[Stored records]
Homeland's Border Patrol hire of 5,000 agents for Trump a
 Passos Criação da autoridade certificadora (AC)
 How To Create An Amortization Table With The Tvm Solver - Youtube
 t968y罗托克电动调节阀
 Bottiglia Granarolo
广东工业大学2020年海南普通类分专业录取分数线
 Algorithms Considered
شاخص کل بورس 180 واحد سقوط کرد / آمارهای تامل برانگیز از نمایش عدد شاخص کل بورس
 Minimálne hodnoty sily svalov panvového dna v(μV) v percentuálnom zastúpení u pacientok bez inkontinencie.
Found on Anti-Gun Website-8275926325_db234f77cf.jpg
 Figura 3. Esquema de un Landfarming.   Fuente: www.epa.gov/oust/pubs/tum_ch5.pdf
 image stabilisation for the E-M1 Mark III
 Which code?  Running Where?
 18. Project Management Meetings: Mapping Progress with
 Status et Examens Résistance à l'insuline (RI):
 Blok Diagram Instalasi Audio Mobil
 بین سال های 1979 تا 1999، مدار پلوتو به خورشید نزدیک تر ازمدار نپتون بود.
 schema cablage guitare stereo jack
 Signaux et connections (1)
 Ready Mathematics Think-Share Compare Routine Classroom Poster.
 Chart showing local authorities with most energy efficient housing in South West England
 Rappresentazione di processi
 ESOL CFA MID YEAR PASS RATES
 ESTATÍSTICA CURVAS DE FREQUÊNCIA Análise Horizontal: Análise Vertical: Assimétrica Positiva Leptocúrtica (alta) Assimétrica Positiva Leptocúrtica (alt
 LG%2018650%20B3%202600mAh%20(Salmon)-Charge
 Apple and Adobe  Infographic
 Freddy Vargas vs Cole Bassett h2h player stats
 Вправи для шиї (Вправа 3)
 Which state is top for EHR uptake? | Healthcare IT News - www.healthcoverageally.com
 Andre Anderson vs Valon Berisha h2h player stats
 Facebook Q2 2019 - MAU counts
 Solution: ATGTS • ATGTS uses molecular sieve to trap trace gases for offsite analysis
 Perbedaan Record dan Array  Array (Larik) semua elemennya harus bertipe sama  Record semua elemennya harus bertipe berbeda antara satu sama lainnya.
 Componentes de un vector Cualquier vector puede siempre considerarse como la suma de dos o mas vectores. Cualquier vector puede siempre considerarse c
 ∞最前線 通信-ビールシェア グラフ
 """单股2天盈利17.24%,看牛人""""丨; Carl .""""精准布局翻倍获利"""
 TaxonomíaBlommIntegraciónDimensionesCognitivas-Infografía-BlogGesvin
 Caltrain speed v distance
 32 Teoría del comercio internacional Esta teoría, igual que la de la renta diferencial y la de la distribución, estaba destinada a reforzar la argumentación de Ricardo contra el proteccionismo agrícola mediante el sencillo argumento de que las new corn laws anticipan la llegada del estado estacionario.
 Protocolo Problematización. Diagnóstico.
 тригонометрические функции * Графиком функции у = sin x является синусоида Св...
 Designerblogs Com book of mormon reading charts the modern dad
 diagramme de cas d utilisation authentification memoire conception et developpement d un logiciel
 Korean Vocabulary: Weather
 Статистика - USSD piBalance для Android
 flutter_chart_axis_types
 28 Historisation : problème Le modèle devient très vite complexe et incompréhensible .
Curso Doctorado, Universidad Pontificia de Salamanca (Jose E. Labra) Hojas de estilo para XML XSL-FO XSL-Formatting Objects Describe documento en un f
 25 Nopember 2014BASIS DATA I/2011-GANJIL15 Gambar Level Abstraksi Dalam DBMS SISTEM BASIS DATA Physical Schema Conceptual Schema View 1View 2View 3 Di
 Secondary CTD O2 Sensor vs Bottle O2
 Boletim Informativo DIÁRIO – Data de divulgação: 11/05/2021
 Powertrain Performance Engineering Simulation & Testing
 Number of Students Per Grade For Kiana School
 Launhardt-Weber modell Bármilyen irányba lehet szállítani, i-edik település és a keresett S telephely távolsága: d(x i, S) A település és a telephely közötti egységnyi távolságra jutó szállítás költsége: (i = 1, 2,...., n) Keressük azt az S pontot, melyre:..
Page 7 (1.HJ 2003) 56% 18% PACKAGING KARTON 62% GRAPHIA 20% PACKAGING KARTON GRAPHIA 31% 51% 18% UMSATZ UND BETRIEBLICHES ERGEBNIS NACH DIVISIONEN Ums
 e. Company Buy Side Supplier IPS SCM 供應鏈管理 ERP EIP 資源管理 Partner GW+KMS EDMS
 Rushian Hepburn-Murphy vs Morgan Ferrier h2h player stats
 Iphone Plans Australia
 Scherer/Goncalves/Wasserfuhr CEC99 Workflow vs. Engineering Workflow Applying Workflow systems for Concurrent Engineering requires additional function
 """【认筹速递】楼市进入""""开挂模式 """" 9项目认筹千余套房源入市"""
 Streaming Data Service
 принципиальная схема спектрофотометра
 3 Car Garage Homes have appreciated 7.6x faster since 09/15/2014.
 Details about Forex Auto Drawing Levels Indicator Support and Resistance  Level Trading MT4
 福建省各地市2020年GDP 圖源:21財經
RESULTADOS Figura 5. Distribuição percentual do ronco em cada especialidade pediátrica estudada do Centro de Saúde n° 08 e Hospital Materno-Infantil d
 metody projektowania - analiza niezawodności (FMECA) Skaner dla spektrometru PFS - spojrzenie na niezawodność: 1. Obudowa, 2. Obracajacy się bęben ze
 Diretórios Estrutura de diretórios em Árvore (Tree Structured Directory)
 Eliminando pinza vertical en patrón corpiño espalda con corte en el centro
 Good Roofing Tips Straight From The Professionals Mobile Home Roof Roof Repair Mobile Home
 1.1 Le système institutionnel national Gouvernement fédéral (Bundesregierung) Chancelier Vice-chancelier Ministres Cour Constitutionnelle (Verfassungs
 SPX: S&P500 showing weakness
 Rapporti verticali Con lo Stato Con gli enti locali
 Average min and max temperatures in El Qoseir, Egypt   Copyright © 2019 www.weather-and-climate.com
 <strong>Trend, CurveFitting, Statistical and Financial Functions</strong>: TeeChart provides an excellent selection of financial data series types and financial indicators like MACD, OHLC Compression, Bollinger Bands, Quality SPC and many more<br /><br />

• EXERCISE OBJECTIVE: Would it be possible to reproduce all the entries exactly as they appear above?

• EXERCISE RESPONSE:
Homeland's Border Patrol hire of 5,000 agents for Trump a
 Passos Criação da autoridade certificadora (AC)
 How To Create An Amortization Table With The Tvm Solver - Youtube
 t968y罗托克电动调节阀
 Bottiglia Granarolo
广东工业大学2020年海南普通类分专业录取分数线
 Algorithms Considered
شاخص کل بورس 180 واحد سقوط کرد / آمارهای تامل برانگیز از نمایش عدد شاخص کل بورس
 Minimálne hodnoty sily svalov panvového dna v(μV) v percentuálnom zastúpení u pacientok bez inkontinencie.
Found on Anti-Gun Website-8275926325_db234f77cf.jpg
 Figura 3. Esquema de un Landfarming.   Fuente: www.epa.gov/oust/pubs/tum_ch5.pdf
 image stabilisation for the E-M1 Mark III
 Which code?  Running Where?
 18. Project Management Meetings: Mapping Progress with
 Status et Examens Résistance à l'insuline (RI):
 Blok Diagram Instalasi Audio Mobil
 بین سال های 1979 تا 1999، مدار پلوتو به خورشید نزدیک تر ازمدار نپتون بود.
 schema cablage guitare stereo jack
 Signaux et connections (1)
 Ready Mathematics Think-Share Compare Routine Classroom Poster.
 Chart showing local authorities with most energy efficient housing in South West England
 Rappresentazione di processi
 ESOL CFA MID YEAR PASS RATES
 ESTATÍSTICA CURVAS DE FREQUÊNCIA Análise Horizontal: Análise Vertical: Assimétrica Positiva Leptocúrtica (alta) Assimétrica Positiva Leptocúrtica (alt
 LG%2018650%20B3%202600mAh%20(Salmon)-Charge
 Apple and Adobe  Infographic
 Freddy Vargas vs Cole Bassett h2h player stats
 Вправи для шиї (Вправа 3)
 Which state is top for EHR uptake? | Healthcare IT News - www.healthcoverageally.com
 Andre Anderson vs Valon Berisha h2h player stats
 Facebook Q2 2019 - MAU counts
 Solution: ATGTS • ATGTS uses molecular sieve to trap trace gases for offsite analysis
 Perbedaan Record dan Array  Array (Larik) semua elemennya harus bertipe sama  Record semua elemennya harus bertipe berbeda antara satu sama lainnya.
 Componentes de un vector Cualquier vector puede siempre considerarse como la suma de dos o mas vectores. Cualquier vector puede siempre considerarse c
 ∞最前線 通信-ビールシェア グラフ
 """单股2天盈利17.24%,看牛人""""丨; Carl .""""精准布局翻倍获利"""
 TaxonomíaBlommIntegraciónDimensionesCognitivas-Infografía-BlogGesvin
 Caltrain speed v distance
 32 Teoría del comercio internacional Esta teoría, igual que la de la renta diferencial y la de la distribución, estaba destinada a reforzar la argumentación de Ricardo contra el proteccionismo agrícola mediante el sencillo argumento de que las new corn laws anticipan la llegada del estado estacionario.
 Protocolo Problematización. Diagnóstico.
 тригонометрические функции * Графиком функции у = sin x является синусоида Св...
 Designerblogs Com book of mormon reading charts the modern dad
 diagramme de cas d utilisation authentification memoire conception et developpement d un logiciel
 Korean Vocabulary: Weather
 Статистика - USSD piBalance для Android
 flutter_chart_axis_types
 28 Historisation : problème Le modèle devient très vite complexe et incompréhensible .
Curso Doctorado, Universidad Pontificia de Salamanca (Jose E. Labra) Hojas de estilo para XML XSL-FO XSL-Formatting Objects Describe documento en un f
 25 Nopember 2014BASIS DATA I/2011-GANJIL15 Gambar Level Abstraksi Dalam DBMS SISTEM BASIS DATA Physical Schema Conceptual Schema View 1View 2View 3 Di
 Secondary CTD O2 Sensor vs Bottle O2
 Boletim Informativo DIÁRIO – Data de divulgação: 11/05/2021
 Powertrain Performance Engineering Simulation & Testing
 Number of Students Per Grade For Kiana School
 Launhardt-Weber modell Bármilyen irányba lehet szállítani, i-edik település és a keresett S telephely távolsága: d(x i, S) A település és a telephely közötti egységnyi távolságra jutó szállítás költsége: (i = 1, 2,...., n) Keressük azt az S pontot, melyre:..
Page 7 (1.HJ 2003) 56% 18% PACKAGING KARTON 62% GRAPHIA 20% PACKAGING KARTON GRAPHIA 31% 51% 18% UMSATZ UND BETRIEBLICHES ERGEBNIS NACH DIVISIONEN Ums
 e. Company Buy Side Supplier IPS SCM 供應鏈管理 ERP EIP 資源管理 Partner GW+KMS EDMS
 Rushian Hepburn-Murphy vs Morgan Ferrier h2h player stats
 Iphone Plans Australia
 Scherer/Goncalves/Wasserfuhr CEC99 Workflow vs. Engineering Workflow Applying Workflow systems for Concurrent Engineering requires additional function
 """【认筹速递】楼市进入""""开挂模式 """" 9项目认筹千余套房源入市"""
 Streaming Data Service
 принципиальная схема спектрофотометра
 3 Car Garage Homes have appreciated 7.6x faster since 09/15/2014.
 Details about Forex Auto Drawing Levels Indicator Support and Resistance  Level Trading MT4
 福建省各地市2020年GDP 圖源:21財經
RESULTADOS Figura 5. Distribuição percentual do ronco em cada especialidade pediátrica estudada do Centro de Saúde n° 08 e Hospital Materno-Infantil d
 metody projektowania - analiza niezawodności (FMECA) Skaner dla spektrometru PFS - spojrzenie na niezawodność: 1. Obudowa, 2. Obracajacy się bęben ze
 Diretórios Estrutura de diretórios em Árvore (Tree Structured Directory)
 Eliminando pinza vertical en patrón corpiño espalda con corte en el centro
 Good Roofing Tips Straight From The Professionals Mobile Home Roof Roof Repair Mobile Home
 1.1 Le système institutionnel national Gouvernement fédéral (Bundesregierung) Chancelier Vice-chancelier Ministres Cour Constitutionnelle (Verfassungs
 SPX: S&P500 showing weakness
 Rapporti verticali Con lo Stato Con gli enti locali
 Average min and max temperatures in El Qoseir, Egypt   Copyright © 2019 www.weather-and-climate.com
 <strong>Trend, CurveFitting, Statistical and Financial Functions</strong>: TeeChart provides an excellent selection of financial data series types and financial indicators like MACD, OHLC Compression, Bollinger Bands, Quality SPC and many more<br /><br />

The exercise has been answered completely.